"Ayda!" diye seslendi Alp içeriden.
"Efendim?" dedim.
"Ne yapıyorsun orada?"
"Huzur duyuyorum. Gelsene."
"Ah! Aramızda şair var!" dedi terasa çıkarak.
Ertesi gün Gezi Direnişi başladı.
Alp en ön saflardaydı.
Ve ortalık karıştı!
Aşkın ihtimalinin bile ihtilal yaratacagı açıktı.

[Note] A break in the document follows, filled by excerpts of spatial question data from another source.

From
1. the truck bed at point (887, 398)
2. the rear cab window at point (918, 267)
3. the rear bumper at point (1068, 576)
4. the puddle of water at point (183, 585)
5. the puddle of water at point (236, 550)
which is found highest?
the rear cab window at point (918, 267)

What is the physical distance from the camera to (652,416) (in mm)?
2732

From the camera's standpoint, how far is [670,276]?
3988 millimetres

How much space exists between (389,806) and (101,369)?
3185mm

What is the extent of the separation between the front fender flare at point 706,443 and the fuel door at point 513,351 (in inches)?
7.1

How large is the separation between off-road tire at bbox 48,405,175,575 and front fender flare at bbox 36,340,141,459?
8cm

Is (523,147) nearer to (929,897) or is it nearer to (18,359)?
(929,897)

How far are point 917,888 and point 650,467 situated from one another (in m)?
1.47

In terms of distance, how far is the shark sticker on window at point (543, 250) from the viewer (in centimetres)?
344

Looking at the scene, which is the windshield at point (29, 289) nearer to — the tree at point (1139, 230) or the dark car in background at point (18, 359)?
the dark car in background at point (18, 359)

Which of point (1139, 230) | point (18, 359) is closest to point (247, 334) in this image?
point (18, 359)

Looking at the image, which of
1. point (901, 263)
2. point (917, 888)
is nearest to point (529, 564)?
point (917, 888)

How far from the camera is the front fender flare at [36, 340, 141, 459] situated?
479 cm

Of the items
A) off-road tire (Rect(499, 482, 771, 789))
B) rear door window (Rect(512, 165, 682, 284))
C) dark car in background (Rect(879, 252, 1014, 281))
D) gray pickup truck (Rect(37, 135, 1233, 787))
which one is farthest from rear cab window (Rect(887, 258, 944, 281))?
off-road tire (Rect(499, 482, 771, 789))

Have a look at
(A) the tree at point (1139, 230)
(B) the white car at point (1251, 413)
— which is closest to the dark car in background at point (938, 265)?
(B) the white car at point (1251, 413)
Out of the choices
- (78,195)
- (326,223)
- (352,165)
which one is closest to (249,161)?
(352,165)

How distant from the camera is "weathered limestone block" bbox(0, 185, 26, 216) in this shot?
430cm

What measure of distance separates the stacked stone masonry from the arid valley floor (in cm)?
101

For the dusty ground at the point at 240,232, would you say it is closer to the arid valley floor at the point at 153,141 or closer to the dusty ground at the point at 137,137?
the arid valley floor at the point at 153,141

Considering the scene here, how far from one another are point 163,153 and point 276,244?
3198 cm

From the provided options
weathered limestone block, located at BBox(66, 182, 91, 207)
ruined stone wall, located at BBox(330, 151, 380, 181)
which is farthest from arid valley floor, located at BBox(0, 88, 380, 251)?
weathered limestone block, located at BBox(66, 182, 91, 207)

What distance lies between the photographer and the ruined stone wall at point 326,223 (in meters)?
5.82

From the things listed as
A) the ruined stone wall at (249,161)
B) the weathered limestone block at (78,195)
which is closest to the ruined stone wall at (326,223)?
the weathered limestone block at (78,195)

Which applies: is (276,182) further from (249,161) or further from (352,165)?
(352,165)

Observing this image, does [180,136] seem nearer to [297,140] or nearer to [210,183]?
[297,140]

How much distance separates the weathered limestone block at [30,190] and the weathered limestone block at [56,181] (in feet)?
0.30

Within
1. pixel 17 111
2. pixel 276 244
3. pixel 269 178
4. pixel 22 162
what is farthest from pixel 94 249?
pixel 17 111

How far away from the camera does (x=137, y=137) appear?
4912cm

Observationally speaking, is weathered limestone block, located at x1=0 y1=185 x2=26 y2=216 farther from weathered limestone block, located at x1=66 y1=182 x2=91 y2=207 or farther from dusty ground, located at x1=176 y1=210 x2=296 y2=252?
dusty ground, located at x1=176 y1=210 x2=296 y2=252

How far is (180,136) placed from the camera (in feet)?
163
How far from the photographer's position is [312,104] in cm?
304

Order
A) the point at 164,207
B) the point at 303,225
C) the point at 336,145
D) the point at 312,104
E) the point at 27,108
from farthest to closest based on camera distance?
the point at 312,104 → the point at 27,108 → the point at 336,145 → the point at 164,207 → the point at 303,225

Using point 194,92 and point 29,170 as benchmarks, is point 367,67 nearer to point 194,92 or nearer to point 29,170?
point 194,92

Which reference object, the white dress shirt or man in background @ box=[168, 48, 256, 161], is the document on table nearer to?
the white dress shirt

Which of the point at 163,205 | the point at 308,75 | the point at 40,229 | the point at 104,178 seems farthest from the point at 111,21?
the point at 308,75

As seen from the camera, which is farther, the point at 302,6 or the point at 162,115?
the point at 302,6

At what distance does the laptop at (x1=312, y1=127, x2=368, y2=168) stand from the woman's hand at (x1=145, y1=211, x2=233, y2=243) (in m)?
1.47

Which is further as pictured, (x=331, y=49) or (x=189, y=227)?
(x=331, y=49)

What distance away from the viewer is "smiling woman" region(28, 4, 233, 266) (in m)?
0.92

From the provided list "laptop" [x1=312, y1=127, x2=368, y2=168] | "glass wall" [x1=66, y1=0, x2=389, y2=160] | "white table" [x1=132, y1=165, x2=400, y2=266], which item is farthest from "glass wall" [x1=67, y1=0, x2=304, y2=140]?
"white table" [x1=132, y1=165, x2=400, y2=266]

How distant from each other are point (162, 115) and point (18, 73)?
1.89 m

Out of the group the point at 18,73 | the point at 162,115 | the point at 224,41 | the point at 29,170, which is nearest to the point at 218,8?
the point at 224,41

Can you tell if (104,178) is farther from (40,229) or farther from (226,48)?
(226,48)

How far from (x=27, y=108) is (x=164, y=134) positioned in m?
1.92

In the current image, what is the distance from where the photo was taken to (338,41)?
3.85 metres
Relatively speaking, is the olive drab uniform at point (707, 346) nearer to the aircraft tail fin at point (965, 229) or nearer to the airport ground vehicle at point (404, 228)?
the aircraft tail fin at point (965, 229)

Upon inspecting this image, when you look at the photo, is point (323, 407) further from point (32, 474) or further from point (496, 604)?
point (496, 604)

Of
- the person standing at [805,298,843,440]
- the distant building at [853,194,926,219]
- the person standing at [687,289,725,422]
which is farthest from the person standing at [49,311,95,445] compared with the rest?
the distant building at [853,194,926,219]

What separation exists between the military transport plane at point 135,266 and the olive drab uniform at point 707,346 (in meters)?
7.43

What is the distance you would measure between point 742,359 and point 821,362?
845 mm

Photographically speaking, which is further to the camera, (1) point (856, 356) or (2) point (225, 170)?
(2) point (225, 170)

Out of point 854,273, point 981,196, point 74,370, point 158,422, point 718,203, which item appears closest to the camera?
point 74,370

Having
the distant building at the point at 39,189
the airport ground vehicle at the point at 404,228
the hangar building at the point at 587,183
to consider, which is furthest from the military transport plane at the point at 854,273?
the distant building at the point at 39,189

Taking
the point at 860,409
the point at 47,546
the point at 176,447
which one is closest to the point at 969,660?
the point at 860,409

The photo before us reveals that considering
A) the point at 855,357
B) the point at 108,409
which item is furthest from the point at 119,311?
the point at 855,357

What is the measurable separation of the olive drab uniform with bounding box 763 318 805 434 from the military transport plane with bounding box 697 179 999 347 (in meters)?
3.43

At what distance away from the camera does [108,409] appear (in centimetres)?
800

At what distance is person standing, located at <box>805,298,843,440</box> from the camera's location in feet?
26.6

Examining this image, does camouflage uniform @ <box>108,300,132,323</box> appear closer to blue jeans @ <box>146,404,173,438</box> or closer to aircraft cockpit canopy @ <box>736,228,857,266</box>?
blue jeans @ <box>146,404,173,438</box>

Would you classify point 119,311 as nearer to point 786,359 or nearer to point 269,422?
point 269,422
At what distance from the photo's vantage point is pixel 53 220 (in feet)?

Uzun süre sonra kendimi ilk kez huzurlu hissediyordum. Sanki evden kaçmiştım, başıma gelmeyen kalmamiştı da biri beni bulup geri getirmişti. O denli güvende.
Niye birbirime insan gibi davranamıyorduk? Neden birbirimzle savaşmak yerine gerçekten sevişmeyi denemiyorduk? Hayvani iç güdüleri tatmin etmekten söz etmiyorum. Gerçekten sevmeyi denemekten kastım.
Herkesin arkadaşı kendine kıymetlidir. Herkes arkadaşının sevilecek yanını bilir.
Dışarıdan bakan birinin ne kadar işe yaramaz, faydasız ya da zararlı göründügü, önemli degildir.